INSTRUCTIONS TO FOLLOW: Rewrite every record below with "tidal basin water" switched to "river water" and nothing else changed, and leave out the pictures.

##### DATA SECTION #####

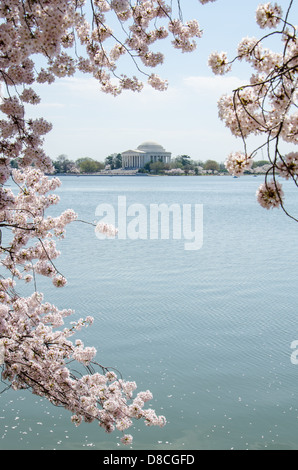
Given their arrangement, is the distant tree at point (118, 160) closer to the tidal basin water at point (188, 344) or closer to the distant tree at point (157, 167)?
the distant tree at point (157, 167)

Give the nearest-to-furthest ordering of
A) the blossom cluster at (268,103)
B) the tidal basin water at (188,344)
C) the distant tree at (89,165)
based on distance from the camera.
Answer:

#####

SOLUTION TO THE PROBLEM:
Given their arrangement, is the distant tree at point (118, 160) closer to the river water at point (188, 344) or closer to the distant tree at point (157, 167)?
the distant tree at point (157, 167)

Give the nearest-to-furthest ordering of
A) the blossom cluster at (268,103)
B) the river water at (188,344)
C) the distant tree at (89,165)
based on distance from the camera.
Answer:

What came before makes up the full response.